Collected data:
====================
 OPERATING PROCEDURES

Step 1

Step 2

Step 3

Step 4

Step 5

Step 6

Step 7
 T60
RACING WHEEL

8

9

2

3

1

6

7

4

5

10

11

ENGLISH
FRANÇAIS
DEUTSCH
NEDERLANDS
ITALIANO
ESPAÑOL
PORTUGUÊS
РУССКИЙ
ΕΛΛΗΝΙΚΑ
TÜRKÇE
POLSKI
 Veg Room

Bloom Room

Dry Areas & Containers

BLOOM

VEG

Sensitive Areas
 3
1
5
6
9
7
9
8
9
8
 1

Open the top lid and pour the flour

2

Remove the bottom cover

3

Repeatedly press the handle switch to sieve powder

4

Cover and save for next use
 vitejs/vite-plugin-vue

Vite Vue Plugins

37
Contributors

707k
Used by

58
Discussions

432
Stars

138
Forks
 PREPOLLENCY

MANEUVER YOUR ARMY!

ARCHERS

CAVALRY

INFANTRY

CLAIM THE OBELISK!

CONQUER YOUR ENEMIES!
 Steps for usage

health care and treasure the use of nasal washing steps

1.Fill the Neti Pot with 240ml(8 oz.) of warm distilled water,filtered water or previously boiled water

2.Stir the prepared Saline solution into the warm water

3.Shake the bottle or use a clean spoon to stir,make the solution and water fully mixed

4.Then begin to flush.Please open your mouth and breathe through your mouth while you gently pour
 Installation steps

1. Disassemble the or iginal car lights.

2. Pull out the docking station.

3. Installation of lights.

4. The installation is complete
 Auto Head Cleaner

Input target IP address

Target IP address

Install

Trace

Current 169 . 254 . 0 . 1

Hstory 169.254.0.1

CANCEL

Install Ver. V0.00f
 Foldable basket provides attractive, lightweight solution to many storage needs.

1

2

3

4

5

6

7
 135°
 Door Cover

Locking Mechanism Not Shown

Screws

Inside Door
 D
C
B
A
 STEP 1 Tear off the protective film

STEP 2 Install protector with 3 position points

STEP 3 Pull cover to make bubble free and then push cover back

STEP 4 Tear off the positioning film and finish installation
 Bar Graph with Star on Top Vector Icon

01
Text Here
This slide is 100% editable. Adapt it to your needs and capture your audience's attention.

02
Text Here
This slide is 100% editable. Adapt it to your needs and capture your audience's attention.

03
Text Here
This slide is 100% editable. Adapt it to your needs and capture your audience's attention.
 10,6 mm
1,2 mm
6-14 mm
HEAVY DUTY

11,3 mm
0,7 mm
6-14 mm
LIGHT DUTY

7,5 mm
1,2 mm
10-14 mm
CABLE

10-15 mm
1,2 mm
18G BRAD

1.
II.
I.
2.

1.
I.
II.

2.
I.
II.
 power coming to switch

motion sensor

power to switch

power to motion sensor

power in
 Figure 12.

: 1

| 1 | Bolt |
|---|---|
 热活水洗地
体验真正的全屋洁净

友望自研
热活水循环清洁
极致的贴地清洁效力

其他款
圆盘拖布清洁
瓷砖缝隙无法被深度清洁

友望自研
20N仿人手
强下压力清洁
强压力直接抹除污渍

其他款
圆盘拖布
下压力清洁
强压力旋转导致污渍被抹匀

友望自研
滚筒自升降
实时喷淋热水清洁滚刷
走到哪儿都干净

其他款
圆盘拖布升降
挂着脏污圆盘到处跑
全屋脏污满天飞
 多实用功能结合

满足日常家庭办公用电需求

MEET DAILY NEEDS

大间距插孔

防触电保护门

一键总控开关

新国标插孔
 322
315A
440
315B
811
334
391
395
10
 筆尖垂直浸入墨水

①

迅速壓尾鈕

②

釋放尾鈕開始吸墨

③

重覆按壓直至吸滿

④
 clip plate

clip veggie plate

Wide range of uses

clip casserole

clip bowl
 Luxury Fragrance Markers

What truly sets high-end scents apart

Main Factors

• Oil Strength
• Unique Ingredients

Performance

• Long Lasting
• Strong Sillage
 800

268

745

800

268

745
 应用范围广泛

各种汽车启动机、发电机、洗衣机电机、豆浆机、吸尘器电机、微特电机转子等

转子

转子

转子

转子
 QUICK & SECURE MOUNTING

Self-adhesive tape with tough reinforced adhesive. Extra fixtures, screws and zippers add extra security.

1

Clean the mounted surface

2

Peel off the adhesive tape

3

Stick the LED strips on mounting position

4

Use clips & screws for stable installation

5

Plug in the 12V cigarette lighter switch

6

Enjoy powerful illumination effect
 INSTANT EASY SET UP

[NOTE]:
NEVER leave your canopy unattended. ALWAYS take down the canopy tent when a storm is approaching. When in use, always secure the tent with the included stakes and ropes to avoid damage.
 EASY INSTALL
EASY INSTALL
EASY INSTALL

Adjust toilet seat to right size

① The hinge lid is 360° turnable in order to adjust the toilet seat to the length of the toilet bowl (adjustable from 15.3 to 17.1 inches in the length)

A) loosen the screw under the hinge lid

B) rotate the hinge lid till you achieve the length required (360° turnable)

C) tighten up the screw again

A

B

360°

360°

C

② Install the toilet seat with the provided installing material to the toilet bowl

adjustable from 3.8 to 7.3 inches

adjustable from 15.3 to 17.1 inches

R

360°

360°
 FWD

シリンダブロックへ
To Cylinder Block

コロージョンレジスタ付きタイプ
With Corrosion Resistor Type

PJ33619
====================
PROMPT: For each line of the data that has the word "address", report that line.

ANSWER SPACE:
Input target IP address
Target IP address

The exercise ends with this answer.